### [Short exercise 1]
Count how many lines of the entries below contain the string "list", and give only the number.

May 30, 2023
On average, one fatality occurred in about 100 million vehicle miles traveled, according to statistics from the “Traffic Safety Facts Annual Report, June 2022” by the National Highway Traffic Safety Administration (NHTSA; cdan.nhtsa.gov). That number remained consistent over a decade (2010 to 2020). Further, the average length of time between collisions is about 10-14 years, according to insurance giant Allstate’s “Allstate America’s Best Drivers Report 2019.”
If you’re a self-driving car developer trying to test and prove the safety of your vehicle, these statistics are not encouraging. They give you a hint of the sheer volume of simulated driving hours necessary to uncover the probable fatal scenarios your vehicle might face, then train it to deal with them effectively.
“Safety critical situations, like accidents, are a low probability in real life, so if you test your autonomous vehicle in the real world, the car doesn’t have enough chances to experience these situations,” says Henry Liu, University of Michigan’s professor of civil engineering and director of Mcity, a public-private transportation and mobility research partnership. Liu also oversees the Center for Connected and Automated Transportation, a regional transportation research center funded by the U.S. Department of Transportation.
Misbehaving Virtual Drivers Wanted
To prove that a self-driving car can handle the safety-critical scenarios it might face, you must subject the car to a wide range of collisions, near misses, close calls and corner cases. Liu and his team use a mixed reality setup in Mcity to accomplish this task. Mcity is a 32-acre mock city and driving ground located in University of Michigan’s North Campus in Ann Arbor, MI. It’s also connected to a 3D digital twin of the environment, which allows the engineers to conjure up any type of use case. Their validation strategy is to create terrible virtual drivers—the kind that you would not want to encounter in the real world—to test the autonomous car’s reflexes.
“We use the collected data on corner cases, not to train the automated vehicle but to train the surrounding virtual vehicles so they know when they should make their maneuvers to challenge the automated vehicle,” Liu says.
Mcity’s architecture is based on Simulation of Urban Mobility (SUMO), an open-source traffic flow simulator. Using the SUMO kernel, Liu and his team replace the default behavior model (which controls the movements of the virtual drivers and pedestrians) with their own machine-learning model, called Naturalistic Driving Environment (NeuralNDE).

### [Data for this exercise]
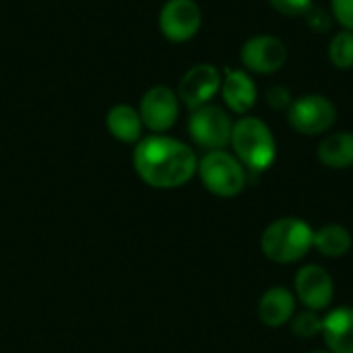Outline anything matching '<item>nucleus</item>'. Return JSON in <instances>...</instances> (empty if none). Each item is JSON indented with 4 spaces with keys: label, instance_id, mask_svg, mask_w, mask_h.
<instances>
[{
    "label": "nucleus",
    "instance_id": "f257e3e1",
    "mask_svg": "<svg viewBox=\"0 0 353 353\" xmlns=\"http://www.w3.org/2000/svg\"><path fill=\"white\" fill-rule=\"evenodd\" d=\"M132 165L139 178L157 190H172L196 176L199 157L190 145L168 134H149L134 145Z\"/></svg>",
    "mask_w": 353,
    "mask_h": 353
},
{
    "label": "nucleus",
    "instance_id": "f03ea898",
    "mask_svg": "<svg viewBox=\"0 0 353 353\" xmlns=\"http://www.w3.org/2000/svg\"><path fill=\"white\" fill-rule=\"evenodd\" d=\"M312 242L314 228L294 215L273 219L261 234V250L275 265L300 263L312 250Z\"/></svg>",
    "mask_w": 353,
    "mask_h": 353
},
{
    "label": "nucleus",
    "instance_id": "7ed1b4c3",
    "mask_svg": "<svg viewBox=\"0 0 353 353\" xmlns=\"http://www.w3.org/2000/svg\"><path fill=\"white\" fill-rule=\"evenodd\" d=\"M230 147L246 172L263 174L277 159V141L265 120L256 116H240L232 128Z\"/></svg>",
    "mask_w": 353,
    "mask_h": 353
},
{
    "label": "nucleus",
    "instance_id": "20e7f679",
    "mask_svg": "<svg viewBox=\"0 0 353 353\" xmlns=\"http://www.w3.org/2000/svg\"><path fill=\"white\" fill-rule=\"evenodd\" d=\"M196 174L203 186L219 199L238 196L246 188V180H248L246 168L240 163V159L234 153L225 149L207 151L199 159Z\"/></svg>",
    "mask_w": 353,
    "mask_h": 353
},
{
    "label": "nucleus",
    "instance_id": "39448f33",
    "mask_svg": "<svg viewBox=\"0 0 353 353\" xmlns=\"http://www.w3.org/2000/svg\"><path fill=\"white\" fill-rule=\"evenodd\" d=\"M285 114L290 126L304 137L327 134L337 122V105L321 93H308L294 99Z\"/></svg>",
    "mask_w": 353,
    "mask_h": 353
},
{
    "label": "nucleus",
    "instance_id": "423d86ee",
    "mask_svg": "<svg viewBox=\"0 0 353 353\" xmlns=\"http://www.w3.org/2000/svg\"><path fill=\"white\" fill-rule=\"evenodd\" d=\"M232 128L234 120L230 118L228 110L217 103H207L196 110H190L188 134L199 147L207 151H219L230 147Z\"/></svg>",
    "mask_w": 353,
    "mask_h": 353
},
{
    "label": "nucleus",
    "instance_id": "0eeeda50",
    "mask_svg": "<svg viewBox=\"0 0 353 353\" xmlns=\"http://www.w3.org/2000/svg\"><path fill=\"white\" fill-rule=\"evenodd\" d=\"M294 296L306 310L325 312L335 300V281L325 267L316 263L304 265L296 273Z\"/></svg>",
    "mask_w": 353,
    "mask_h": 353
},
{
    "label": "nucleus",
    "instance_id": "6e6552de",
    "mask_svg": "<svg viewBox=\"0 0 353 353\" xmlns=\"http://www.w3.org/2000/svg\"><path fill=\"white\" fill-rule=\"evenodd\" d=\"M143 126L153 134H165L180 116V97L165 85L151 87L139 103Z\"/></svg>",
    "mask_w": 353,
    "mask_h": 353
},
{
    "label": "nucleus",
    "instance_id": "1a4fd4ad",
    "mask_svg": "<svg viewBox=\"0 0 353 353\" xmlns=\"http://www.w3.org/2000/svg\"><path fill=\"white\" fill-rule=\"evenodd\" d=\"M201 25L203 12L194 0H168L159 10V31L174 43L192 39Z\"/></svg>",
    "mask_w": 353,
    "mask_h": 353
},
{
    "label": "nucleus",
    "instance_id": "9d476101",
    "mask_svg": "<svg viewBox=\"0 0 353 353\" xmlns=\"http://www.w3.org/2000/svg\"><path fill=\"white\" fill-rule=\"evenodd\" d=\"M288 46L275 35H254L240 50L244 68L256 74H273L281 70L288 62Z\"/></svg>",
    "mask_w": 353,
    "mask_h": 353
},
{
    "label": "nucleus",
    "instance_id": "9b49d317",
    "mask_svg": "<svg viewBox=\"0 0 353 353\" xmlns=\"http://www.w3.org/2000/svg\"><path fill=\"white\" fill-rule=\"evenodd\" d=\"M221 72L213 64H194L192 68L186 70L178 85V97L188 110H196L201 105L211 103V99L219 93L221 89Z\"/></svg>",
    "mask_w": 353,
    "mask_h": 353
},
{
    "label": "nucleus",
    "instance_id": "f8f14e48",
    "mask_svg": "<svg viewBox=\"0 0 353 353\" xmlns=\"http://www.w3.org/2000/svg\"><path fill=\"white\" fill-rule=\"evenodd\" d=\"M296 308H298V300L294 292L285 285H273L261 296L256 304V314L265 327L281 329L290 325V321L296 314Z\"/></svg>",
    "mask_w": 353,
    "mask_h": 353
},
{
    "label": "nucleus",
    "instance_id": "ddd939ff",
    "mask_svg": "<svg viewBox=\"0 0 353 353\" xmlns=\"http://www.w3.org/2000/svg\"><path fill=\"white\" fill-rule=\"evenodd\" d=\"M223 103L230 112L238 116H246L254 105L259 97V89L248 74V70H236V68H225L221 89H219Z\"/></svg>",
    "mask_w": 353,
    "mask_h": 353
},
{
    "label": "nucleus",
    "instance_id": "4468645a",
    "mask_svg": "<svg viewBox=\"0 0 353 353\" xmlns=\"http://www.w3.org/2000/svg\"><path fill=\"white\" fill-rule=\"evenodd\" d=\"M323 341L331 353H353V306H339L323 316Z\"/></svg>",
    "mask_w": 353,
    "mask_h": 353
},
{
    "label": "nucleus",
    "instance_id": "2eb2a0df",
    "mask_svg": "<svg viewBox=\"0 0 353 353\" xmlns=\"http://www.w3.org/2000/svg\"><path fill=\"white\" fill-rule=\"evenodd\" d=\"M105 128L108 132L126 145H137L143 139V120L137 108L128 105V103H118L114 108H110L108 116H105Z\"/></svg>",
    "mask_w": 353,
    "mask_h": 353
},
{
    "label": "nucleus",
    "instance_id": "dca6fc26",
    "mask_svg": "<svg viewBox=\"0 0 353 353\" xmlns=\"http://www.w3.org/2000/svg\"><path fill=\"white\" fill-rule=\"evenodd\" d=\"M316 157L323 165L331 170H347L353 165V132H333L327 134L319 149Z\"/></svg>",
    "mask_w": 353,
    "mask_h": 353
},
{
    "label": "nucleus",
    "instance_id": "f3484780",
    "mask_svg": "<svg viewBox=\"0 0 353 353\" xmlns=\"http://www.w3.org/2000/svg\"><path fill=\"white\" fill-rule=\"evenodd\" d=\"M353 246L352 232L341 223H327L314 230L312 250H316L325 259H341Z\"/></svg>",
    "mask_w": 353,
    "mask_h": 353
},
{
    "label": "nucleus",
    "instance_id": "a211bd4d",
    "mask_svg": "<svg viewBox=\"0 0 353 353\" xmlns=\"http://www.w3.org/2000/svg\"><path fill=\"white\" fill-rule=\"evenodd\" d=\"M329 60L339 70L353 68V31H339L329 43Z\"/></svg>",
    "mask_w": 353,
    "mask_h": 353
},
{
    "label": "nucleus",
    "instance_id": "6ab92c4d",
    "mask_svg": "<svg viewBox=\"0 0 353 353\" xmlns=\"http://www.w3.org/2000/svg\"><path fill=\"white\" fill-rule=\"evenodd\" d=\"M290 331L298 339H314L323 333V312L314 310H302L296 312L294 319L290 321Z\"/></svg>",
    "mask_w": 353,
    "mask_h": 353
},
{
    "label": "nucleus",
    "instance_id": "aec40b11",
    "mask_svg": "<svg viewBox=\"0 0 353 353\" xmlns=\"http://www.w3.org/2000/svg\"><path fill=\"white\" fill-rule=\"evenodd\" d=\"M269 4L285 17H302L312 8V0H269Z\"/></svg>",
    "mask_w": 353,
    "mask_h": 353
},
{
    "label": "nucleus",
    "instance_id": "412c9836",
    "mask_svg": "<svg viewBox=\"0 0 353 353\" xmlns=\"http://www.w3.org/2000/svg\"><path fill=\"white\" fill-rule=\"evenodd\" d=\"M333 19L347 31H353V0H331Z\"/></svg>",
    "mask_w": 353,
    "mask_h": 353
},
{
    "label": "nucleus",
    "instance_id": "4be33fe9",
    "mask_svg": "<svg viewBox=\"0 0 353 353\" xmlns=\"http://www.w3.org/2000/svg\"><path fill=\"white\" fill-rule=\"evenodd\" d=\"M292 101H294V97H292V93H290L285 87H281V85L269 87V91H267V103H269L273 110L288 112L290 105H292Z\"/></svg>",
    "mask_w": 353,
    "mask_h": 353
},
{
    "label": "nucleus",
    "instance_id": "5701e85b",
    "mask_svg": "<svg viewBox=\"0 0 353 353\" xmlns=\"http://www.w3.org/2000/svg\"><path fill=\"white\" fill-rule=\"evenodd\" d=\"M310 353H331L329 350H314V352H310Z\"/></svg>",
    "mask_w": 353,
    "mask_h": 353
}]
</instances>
--
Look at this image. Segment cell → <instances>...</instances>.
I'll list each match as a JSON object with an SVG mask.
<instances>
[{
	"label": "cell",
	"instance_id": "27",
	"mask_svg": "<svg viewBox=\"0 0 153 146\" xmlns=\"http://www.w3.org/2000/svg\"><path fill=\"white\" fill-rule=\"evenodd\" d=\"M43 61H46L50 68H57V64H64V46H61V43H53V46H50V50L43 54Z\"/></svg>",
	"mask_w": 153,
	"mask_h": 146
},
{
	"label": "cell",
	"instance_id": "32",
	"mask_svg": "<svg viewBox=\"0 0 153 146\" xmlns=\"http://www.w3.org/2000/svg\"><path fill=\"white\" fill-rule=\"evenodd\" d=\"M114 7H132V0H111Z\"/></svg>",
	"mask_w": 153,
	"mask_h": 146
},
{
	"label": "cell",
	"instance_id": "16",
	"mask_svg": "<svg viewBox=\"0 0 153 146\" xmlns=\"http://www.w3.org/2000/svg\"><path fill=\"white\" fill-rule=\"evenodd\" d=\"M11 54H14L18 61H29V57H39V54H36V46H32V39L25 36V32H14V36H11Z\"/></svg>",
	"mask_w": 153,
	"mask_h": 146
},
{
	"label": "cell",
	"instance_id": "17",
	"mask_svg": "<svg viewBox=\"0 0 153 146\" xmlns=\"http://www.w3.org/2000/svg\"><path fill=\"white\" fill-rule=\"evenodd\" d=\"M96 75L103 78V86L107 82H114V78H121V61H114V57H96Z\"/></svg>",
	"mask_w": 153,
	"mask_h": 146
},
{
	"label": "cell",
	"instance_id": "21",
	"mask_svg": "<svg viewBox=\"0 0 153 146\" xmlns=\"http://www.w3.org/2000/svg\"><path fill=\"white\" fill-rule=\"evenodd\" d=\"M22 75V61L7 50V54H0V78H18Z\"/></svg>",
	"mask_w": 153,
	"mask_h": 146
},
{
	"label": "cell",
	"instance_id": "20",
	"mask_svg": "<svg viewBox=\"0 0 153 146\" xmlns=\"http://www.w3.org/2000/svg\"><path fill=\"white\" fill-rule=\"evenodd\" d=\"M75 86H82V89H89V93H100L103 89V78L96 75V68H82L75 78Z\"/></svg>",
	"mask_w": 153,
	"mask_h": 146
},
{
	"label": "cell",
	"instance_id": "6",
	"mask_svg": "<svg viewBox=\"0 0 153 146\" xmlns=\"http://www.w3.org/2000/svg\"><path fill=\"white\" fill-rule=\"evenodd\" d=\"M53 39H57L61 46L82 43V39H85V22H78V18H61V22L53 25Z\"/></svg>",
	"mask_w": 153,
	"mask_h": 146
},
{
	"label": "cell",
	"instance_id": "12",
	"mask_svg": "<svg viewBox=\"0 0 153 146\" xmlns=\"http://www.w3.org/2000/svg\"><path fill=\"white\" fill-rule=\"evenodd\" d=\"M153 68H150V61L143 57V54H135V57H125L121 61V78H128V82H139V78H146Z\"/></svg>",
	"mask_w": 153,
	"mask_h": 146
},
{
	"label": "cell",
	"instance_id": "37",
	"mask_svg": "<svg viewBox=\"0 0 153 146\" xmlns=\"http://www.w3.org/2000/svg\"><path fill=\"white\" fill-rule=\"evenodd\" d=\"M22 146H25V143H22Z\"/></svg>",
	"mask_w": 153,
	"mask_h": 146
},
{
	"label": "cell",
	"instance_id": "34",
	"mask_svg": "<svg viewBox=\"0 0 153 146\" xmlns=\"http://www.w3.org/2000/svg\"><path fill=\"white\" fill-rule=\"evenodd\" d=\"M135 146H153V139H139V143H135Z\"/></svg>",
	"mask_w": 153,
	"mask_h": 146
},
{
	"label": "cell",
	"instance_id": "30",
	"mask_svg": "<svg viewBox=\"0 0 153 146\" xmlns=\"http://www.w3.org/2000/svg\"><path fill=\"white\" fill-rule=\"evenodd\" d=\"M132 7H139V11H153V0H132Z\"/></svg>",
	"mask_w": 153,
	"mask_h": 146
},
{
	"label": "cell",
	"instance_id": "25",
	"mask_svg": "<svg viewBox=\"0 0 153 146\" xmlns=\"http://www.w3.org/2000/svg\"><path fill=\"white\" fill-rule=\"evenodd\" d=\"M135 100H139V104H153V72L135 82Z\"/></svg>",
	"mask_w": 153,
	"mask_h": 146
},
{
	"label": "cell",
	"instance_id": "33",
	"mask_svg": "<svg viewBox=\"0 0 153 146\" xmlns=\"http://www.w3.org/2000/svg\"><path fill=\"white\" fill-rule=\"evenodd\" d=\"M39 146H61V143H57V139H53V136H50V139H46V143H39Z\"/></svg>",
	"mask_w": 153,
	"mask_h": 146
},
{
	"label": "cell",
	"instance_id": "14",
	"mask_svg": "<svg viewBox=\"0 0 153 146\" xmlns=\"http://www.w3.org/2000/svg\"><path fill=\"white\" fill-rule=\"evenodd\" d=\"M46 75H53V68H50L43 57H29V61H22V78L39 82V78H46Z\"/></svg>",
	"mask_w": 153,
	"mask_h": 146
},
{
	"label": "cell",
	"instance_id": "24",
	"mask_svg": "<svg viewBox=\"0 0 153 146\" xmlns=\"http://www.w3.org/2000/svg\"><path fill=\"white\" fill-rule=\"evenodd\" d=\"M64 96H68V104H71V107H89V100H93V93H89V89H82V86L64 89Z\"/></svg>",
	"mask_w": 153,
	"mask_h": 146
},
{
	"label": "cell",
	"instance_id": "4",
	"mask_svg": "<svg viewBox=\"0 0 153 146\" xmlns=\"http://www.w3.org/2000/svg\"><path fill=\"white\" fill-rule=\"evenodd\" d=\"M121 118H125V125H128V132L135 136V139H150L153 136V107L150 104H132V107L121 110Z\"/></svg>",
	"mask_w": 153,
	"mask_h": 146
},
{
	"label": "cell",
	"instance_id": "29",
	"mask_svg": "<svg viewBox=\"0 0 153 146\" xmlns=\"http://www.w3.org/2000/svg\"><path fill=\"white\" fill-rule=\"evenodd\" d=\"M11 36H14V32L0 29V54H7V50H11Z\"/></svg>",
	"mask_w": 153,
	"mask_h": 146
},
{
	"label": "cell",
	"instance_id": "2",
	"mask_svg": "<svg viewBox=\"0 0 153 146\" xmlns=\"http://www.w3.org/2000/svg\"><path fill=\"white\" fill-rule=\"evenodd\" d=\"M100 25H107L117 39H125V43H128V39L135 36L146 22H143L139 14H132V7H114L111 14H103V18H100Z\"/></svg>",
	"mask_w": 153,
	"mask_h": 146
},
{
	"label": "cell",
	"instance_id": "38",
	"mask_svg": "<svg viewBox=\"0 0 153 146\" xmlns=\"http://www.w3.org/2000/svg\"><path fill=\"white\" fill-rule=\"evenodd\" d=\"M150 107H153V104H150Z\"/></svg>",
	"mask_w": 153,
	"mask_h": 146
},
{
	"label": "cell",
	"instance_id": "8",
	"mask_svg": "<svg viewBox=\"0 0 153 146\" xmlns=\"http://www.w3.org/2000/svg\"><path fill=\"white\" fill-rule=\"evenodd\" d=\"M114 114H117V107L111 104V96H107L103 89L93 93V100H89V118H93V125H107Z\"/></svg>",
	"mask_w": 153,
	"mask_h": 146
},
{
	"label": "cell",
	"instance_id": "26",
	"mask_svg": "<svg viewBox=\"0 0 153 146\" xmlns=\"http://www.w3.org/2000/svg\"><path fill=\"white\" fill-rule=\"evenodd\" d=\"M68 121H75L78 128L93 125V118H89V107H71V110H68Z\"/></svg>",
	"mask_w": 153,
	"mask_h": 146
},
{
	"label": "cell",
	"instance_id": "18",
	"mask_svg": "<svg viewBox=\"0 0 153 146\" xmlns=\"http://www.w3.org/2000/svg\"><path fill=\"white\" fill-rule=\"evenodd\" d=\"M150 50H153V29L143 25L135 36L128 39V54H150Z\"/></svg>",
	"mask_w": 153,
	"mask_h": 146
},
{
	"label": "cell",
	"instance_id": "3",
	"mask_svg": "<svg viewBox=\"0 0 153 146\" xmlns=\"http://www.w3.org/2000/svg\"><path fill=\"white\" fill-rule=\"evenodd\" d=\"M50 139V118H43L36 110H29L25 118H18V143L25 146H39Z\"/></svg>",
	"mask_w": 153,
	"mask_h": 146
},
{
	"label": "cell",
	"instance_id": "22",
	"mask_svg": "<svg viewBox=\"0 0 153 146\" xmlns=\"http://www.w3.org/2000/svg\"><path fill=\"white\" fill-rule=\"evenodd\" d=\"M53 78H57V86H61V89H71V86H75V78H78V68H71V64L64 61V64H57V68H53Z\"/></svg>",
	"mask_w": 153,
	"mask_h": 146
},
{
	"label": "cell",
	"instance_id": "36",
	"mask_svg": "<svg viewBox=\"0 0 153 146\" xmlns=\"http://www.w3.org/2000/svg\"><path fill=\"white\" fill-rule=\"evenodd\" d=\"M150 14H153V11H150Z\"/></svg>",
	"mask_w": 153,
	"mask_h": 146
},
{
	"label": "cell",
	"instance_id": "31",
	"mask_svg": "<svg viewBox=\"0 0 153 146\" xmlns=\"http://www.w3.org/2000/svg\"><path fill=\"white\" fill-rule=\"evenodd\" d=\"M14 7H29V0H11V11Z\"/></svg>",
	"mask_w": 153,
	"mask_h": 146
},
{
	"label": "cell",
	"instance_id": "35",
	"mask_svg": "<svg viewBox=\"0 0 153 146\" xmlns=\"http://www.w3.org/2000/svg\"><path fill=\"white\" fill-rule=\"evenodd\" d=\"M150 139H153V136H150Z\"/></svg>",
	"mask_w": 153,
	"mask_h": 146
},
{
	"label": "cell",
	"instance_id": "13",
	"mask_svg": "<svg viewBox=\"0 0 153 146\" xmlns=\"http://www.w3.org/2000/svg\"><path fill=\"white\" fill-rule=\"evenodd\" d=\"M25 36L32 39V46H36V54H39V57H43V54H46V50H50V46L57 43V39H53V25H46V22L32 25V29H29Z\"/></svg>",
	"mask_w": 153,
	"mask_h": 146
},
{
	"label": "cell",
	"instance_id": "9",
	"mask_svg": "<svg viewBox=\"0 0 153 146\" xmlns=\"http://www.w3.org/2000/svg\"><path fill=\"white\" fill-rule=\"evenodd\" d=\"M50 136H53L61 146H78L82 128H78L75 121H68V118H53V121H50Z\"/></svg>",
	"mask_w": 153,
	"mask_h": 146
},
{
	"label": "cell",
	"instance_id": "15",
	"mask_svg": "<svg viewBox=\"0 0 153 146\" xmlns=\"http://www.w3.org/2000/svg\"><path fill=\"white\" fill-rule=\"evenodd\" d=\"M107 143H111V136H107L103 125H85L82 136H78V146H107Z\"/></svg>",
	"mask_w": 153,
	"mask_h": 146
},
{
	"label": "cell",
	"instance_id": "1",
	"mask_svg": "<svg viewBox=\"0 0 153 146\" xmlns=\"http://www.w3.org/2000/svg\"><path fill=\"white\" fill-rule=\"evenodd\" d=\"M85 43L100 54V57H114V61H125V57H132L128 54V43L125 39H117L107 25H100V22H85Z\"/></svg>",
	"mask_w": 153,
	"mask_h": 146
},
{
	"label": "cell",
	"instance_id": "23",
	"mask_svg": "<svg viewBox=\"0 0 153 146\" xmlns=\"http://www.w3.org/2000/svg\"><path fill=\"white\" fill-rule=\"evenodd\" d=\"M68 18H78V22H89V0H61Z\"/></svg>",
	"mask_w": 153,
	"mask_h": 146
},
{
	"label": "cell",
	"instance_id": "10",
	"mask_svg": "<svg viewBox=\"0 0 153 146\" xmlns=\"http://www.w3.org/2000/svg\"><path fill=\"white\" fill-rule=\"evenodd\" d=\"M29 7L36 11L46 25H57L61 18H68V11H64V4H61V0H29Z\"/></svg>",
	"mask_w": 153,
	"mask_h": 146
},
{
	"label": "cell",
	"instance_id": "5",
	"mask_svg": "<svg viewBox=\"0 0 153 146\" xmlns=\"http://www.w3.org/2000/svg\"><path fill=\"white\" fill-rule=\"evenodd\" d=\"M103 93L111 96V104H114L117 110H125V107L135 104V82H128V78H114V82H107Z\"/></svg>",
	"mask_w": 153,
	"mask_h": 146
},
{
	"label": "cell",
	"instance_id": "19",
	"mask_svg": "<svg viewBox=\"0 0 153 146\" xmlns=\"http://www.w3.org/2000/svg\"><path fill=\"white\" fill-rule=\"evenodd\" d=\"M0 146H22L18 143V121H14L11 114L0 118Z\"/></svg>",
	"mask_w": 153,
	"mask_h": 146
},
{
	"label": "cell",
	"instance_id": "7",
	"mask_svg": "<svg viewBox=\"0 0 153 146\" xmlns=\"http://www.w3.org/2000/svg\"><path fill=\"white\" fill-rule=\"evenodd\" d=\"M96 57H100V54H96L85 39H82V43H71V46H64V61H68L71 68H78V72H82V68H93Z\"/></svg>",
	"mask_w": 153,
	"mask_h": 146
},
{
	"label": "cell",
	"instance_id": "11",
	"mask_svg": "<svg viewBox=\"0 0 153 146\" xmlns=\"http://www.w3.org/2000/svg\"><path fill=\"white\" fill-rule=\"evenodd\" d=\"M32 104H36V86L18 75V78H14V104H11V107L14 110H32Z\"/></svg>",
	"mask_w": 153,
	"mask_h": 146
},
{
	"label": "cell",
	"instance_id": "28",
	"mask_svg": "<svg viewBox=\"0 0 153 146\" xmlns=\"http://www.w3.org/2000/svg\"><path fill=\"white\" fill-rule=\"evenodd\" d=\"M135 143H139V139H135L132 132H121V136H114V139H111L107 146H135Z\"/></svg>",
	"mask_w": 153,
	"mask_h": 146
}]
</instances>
---
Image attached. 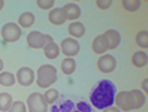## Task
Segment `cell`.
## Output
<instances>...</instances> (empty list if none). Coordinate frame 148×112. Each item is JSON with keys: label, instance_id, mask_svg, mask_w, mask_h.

### [Short exercise 2]
Summarize the article on self-driving car testing in two sentences.

### [Expected answer 1]
2

### [Expected answer 2]
Because fatal crashes are rare in real driving, at about one per 100 million vehicle miles traveled, developers of self-driving cars need a great volume of simulated driving to expose their vehicles to safety-critical situations. At Mcity, a 32-acre mock city in Ann Arbor connected to a 3D digital twin, Henry Liu and his team test autonomous cars against terrible virtual drivers, whose behavior in the SUMO traffic simulator is governed by their own machine-learning model, NeuralNDE.